A Spark Connect DataType protobuf struct.

field()

@type field() :: %{
  name: String.t(),
  type: term(),
  nullable: boolean(),
  metadata: term()
}

foreach_function()

@type foreach_function() :: Spark.Connect.StreamingForeachFunction.t()

A Spark Connect StreamingForeachFunction protobuf struct.

spark_type()

@type spark_type() ::
  :null
  | :boolean
  | :byte
  | :short
  | :integer
  | :long
  | :float
  | :double
  | :string
  | {:string, String.t()}
  | {:char, non_neg_integer()}
  | {:varchar, non_neg_integer()}
  | :binary
  | :date
  | :time
  | :timestamp
  | :timestamp_ntz
  | :day_time_interval
  | :year_month_interval
  | :calendar_interval
  | {:decimal, non_neg_integer(), non_neg_integer()}
  | {:array, spark_type()}
  | {:map, spark_type(), spark_type()}
  | {:struct, [field()]}
  | :variant
  | :geometry
  | :geography

storage_level()

@type storage_level() :: Spark.Connect.StorageLevel.t()

A Spark Connect StorageLevel protobuf struct.

struct_type()

@type struct_type() :: {:struct, [field()]}

Functions

array_type(element_type, opts \\ [])

@spec array_type(
  spark_type(),
  keyword()
) :: {:array, spark_type()} | {:array, spark_type(), boolean()}

Creates an array type.

Examples

array_type(:string)
array_type({:struct, fields})

data_type_to_json(data_type)

@spec data_type_to_json(data_type_proto()) :: String.t()

Converts a Spark Connect DataType protobuf value to Spark JSON schema string.

This mirrors PySpark's DataType.json() output.

map_type(key_type, value_type, opts \\ [])

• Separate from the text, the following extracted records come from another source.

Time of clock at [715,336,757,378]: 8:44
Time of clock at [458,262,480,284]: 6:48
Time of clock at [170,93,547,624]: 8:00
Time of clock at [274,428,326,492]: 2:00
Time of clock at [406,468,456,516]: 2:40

@spec map_type(spark_type(), spark_type(), keyword()) ::
  {:map, spark_type(), spark_type()}
  | {:map, spark_type(), spark_type(), boolean()}

Creates a map type.

Examples

map_type(:string, :long)

struct_field(name, type, opts \\ [])

@spec struct_field(String.t(), term(), keyword()) :: field()

Creates a struct field.

Options

  • :nullable — whether the field can be null (default: true)
  • :metadata — metadata map (default: %{})

Examples

struct_field("id", :long)
struct_field("name", :string, nullable: false)
struct_field("tags", :string, metadata: %{"comment" => "user tags"})

struct_type(fields)

@spec struct_type([field()]) :: struct_type()

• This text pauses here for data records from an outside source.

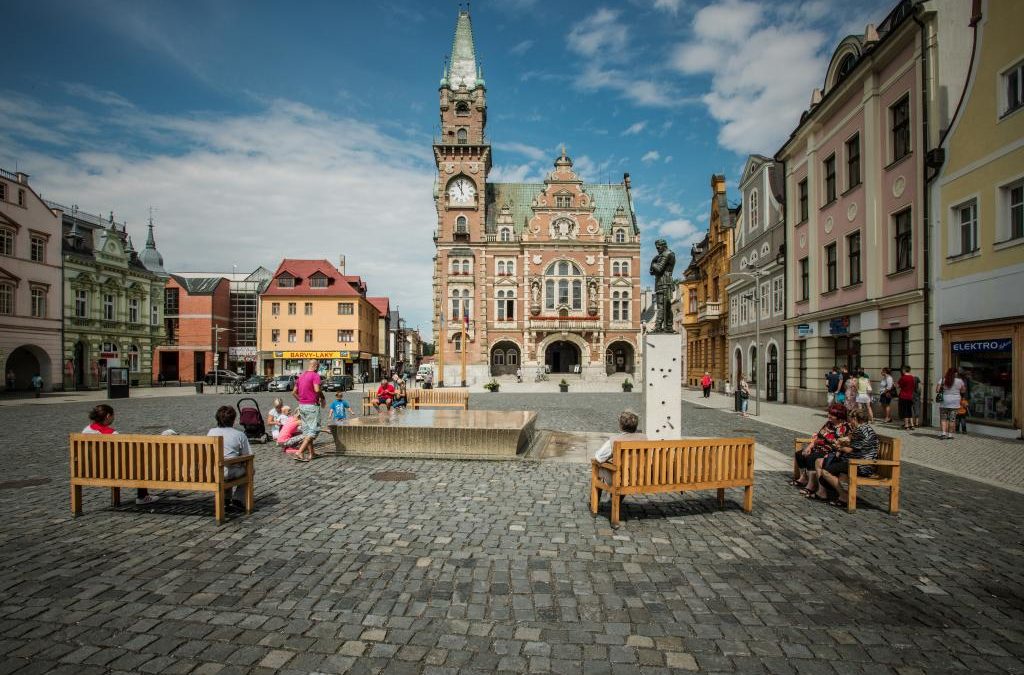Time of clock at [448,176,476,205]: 11:00
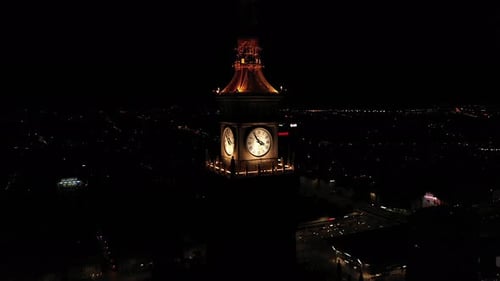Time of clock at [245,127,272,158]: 3:54
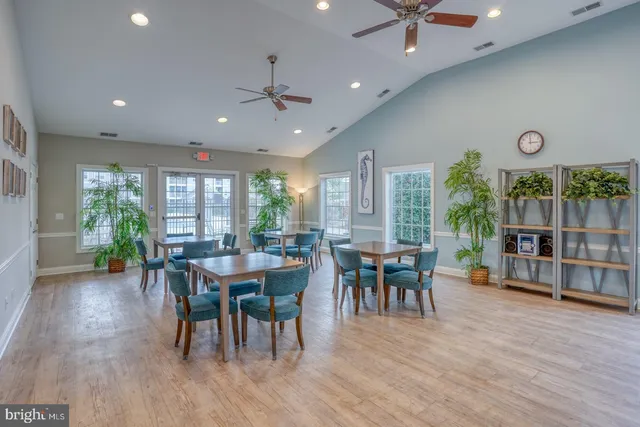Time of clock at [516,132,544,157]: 2:59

Creates a struct type (schema) from a list of fields.

Examples

struct_type([
  struct_field("id", :long),
  struct_field("name", :string)
])

to_ddl(arg)

@spec to_ddl(struct_type()) :: String.t()

Converts a struct type to a DDL schema string.

Examples

iex> schema = struct_type([struct_field("id", :long), struct_field("name", :string)])
iex> SparkEx.Types.to_ddl(schema)
"id LONG, name STRING"

to_json(arg)

@spec to_json(struct_type()) :: String.t()

Converts a struct type to a JSON schema string (Spark JSON format).

This produces the same JSON that PySpark's StructType.json() generates.

Examples

iex> schema = struct_type([struct_field("id", :long), struct_field("name", :string)])
iex> SparkEx.Types.to_json(schema)
~s({"type":"struct","fields":[{"name":"id","type":"long","nullable":true,"metadata":{}},{"name":"name","type":"string","nullable":true,"metadata":{}}]})

to_proto(schema)

@spec to_proto(struct_type()) :: data_type_proto()

Converts a struct type to Spark Connect DataType protobuf.

Preserves JSON-level fidelity (field nullability and metadata) for nested types.